======== Page excerpt

On Sat, Nov 16, 2019 at 9:57 PM Andy Seaborne <[email protected]> wrote:

>
>
> What would be the requirements for permissions-extensions? If not in
> use, I'd like it to be invisible - security can also be in application
> via request processing (the usual ACL stuff).
>

All the permissions are implemented via a SecurityEvaluator interface.
(that should be changed to PermissionsEvaluator).  Currently the wrapper
uses dynamic proxies to call the SecurityEvaluator, but much of that code
could be moved into
a class (call it PermissionsContext here) that we could put into the
context.  If permissions were being the PermissionsContext class would have
the SecurityEvaluator otherwise it would be null.   The method that perform
CRUD operations on the model or graph would call to the PermissionsContext
to see if the operation was permitted.  The default permissions context
would simply return true for all calls, a permissions context that was
active would make calls to the security evaluator to verify permission.
Failure of the permission yields an OperationDeniedException.  We currently
have OperationDeniedException and children thereof for Permissions errors.

This change would require the creation of the PermissionsContext  (and a
way to instantiate it) and each method that performs a CRUD operation would
have to make the call check the permissions.

The current permissions system maintains a cache of recent checks so that
the overhead for common requests is low.



I am curious as to whether the permissions capabilities could be
> provided at the Graph level on find/add/delete.
>
>
>
That is provided currently in the Permissions layer.  However there is a
difference between calling
Graph g = Permissions.Factory.getInstance( Evaluator, name, Graph);
Model m = ModelFacotry.createModelForGraph( g );

and

Model m1 = ModelFactory.createModelForGraph( Graph );
Model m = Permissions.Factory.getInstance( Evaluator, name, m1);

In the first case all the permissions checking is performed on the graph
and the  graph has no concept of Update so to perform the update operations
on the graph the user has to have "delete" and "create" permissions.

In the second case the model has an update operation so the user only needs
to have "update" permissions.

The specific case is model.createList() which replaces triples in a graph
by deleting and inserting.

Permissions currently requires a new concept: the Future node.  I don't
know if this has use anywhere else but the Permissions system has to be
able to ask the security evaluator if the user can perform an operation
where the specific node is unknown (e.g. an operation that will create an
anonymous node like createList().  I just mention this because it is in the
system and may be of use to other components.

================
======== Supplied data

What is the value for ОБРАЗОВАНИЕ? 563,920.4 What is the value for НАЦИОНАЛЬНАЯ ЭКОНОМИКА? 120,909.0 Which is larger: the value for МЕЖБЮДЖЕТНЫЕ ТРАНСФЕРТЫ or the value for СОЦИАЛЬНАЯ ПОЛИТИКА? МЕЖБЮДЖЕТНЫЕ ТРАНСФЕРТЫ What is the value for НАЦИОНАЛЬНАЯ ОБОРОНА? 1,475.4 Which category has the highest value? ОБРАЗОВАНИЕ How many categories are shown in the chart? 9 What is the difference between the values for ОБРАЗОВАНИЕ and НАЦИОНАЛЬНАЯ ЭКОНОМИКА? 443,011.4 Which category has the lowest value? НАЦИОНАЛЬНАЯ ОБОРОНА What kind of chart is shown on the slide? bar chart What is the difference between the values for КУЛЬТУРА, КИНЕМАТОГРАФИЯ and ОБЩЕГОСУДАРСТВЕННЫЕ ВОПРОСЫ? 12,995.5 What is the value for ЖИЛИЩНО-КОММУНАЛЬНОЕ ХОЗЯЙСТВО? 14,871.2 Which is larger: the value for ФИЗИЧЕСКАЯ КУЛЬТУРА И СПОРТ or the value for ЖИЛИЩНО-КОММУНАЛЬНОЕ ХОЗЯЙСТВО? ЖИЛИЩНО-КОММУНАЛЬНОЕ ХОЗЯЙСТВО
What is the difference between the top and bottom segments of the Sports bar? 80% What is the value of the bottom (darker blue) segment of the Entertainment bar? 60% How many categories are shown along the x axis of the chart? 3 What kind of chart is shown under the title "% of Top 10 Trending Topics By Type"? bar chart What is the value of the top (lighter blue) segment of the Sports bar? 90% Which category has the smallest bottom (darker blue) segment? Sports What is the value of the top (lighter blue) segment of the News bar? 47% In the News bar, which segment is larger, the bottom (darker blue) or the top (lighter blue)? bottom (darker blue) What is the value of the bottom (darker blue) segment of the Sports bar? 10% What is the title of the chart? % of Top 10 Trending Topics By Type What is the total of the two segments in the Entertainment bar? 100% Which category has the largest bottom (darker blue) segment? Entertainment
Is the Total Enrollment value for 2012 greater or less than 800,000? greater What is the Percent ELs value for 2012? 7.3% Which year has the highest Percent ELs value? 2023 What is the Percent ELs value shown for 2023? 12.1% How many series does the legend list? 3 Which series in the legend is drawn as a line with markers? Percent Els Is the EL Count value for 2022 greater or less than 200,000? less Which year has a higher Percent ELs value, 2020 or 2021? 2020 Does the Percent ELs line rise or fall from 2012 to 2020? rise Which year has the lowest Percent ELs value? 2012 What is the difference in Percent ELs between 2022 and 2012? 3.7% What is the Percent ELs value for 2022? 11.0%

================

# Action item A
In the permissions email, which exception is raised when a permission check fails?
# Action item B
Reproduce the stretch of the permissions email from "Permissions currently requires" through "to other components.".

# Task response A
OperationDeniedException

# Task response B
Permissions currently requires a new concept: the Future node.  I don't
know if this has use anywhere else but the Permissions system has to be
able to ask the security evaluator if the user can perform an operation
where the specific node is unknown (e.g. an operation that will create an
anonymous node like createList().  I just mention this because it is in the
system and may be of use to other components.